Fine-needle aspiration with cytology is a primary diagnostic tool for distinguishing malignant and nonmalignant disease. The 2017 Bethesda classification system stratifies cytological results into six categories with associated risk of malignancy: (1) nondiagnostic (0%–5%); (2) benign (0%–3%); (3) atypia of undetermined significance or follicular lesion of undetermined significance (FUS) (10%–30%); (4) follicular neoplasm or suspicion (25%–40%); (5) suspicious for malignancy (50%–75%), and (6) malignant (97%–99%). Categories 3 and 4 are considered indeterminate, as follicular cancers and adenoma are unable to be distinguished, thus usually resulting in additional evaluation including molecular testing, commonly mutational analysis, and gene expression analysis or diagnostic lobectomy. In differentiated thyroid cancer, fine needle aspiration (FNA)-Tg washout can be useful as an aid to cytology in detecting lymph node metastases in patients with the greatest utility in patients who have undergone total thyroidectomy. Cytomorphologic examination can be nondiagnostic, most often due to insufficient cellularity. Following ultrasound-guided fine-needle aspiration of the suspicious lymph node, the needle is rinsed with saline or buffer and the sample tested for Tg. Detectable Tg is suggestive of the presence of metastatic disease; however, there is no uniform diagnostic cutoff for a negative result, as sample collection methods and assays are not standardized.

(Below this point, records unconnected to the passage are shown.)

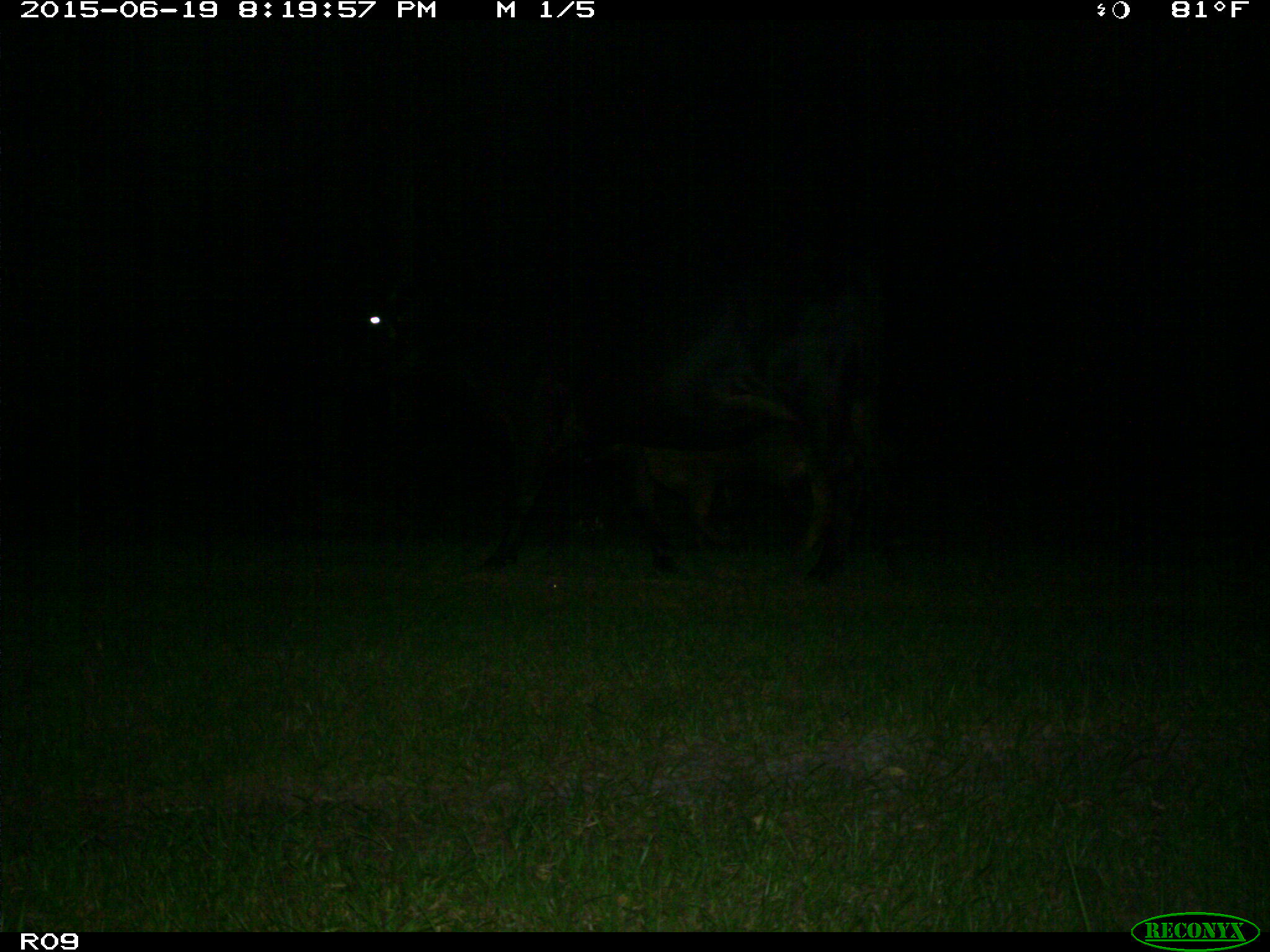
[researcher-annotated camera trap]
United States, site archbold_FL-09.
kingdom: Animalia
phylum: Chordata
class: Mammalia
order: Artiodactyla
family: Bovidae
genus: Bos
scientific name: Bos taurus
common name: domestic cow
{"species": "Bos taurus (domestic cow)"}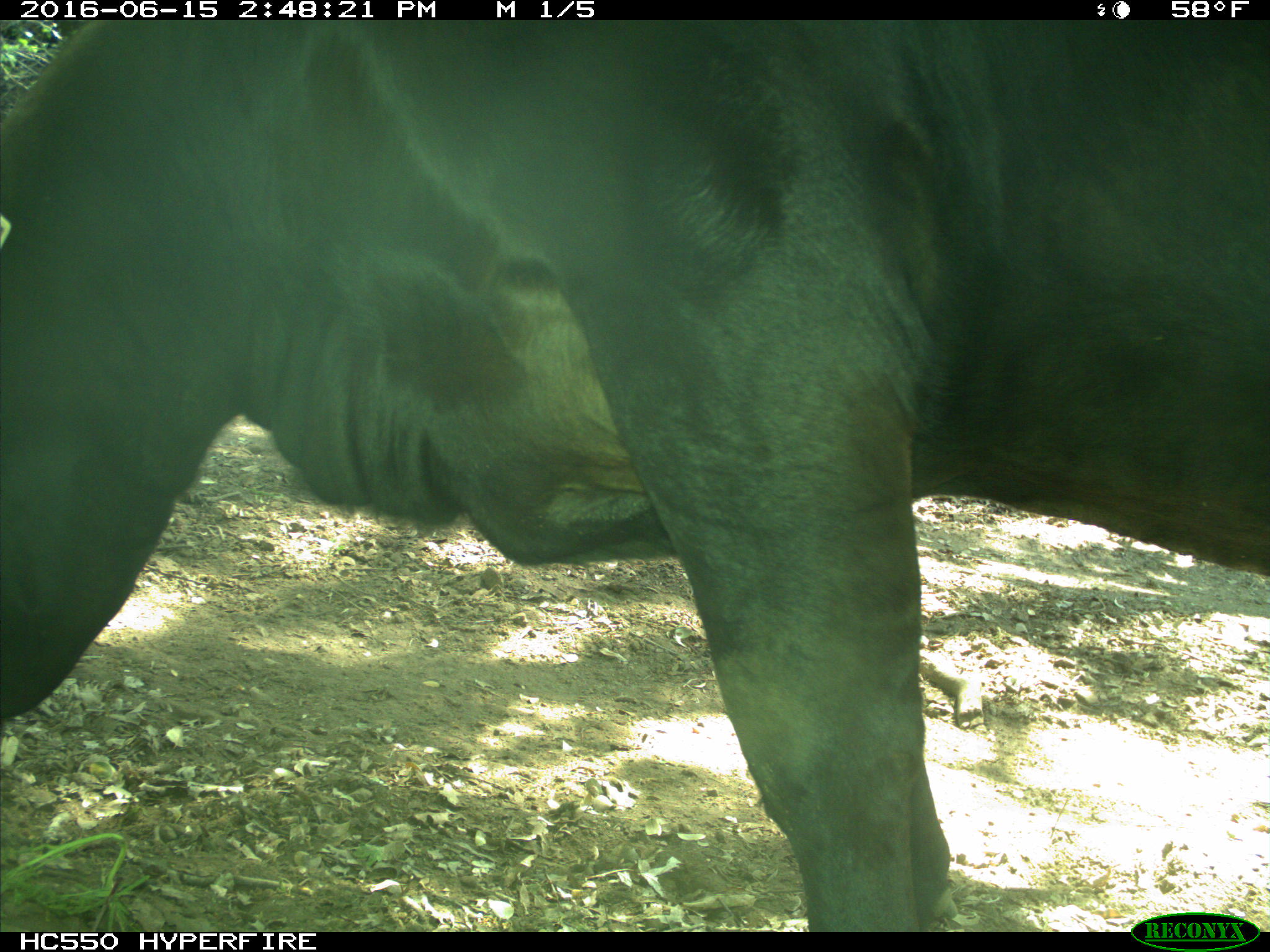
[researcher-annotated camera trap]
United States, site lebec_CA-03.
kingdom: Animalia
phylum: Chordata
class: Mammalia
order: Artiodactyla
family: Bovidae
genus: Bos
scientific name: Bos taurus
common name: domestic cow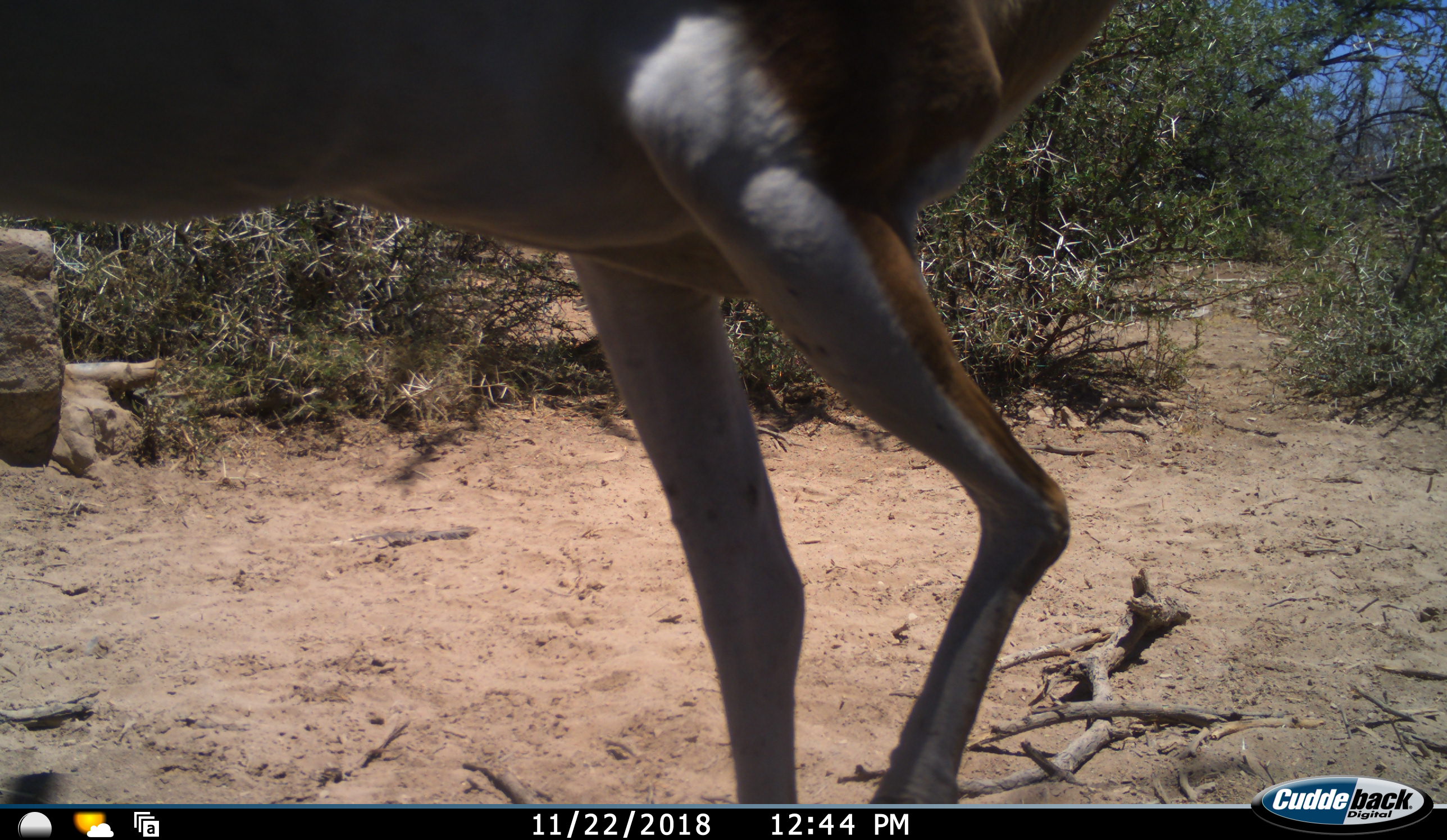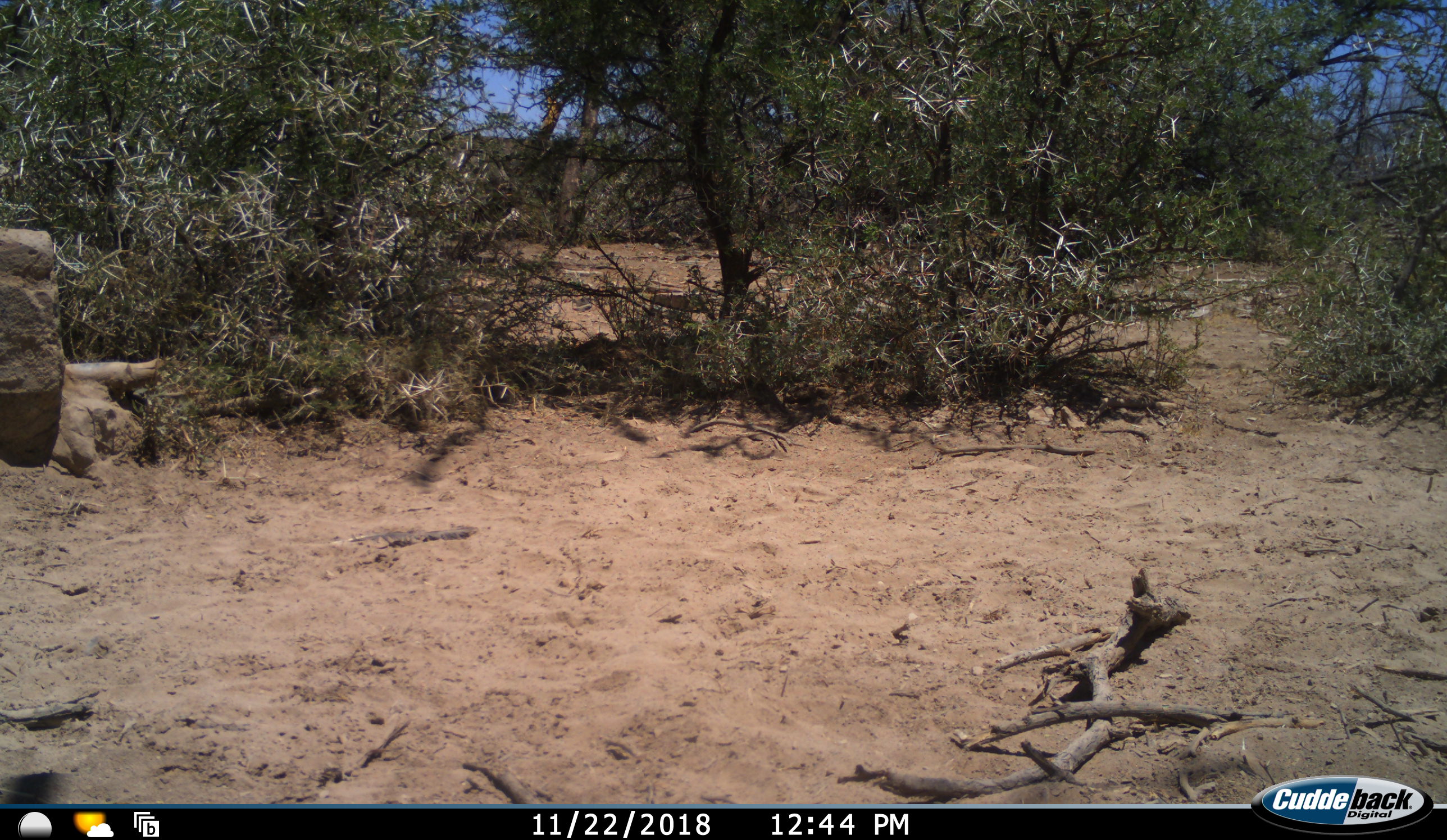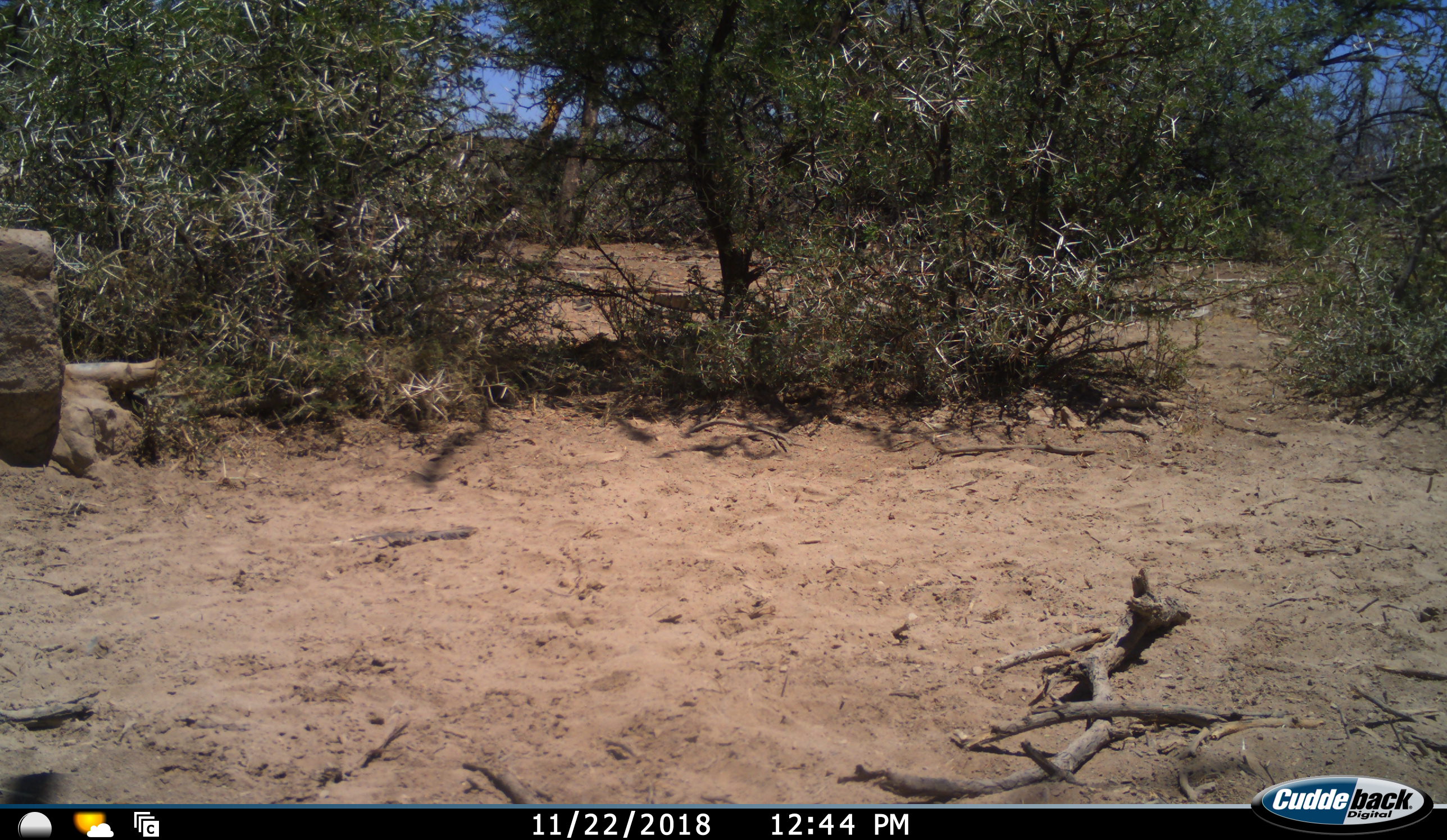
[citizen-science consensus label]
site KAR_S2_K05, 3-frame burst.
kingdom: Animalia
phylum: Chordata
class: Mammalia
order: Artiodactyla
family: Bovidae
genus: Antidorcas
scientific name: Antidorcas marsupialis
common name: springbok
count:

Immunohistochemical stains for calcitonin, CEA, and neuroendocrine markers can be used to improve the sensitivity of FNA for the diagnosis of MTC. Similar to FNA-Tg washout, measurement of calcitonin in suspicious lymph nodes following treatment may have utility, although laboratories performing this testing are limited.
Ultrasound and radionuclide scans are often part of the diagnostic workup of thyroid nodules. Ultrasound is used for cancer risk stratification and decision to undergo FNA biopsy. Scoring systems have been developed based on sonographic characteristics to assign risk for malignancy. In MTC, postoperative imaging may include neck ultrasound in patients with small elevations in calcitonin (>20 pg/mL) and more extensive imaging in patients with calcitonin concentrations >100–200 pg/mL.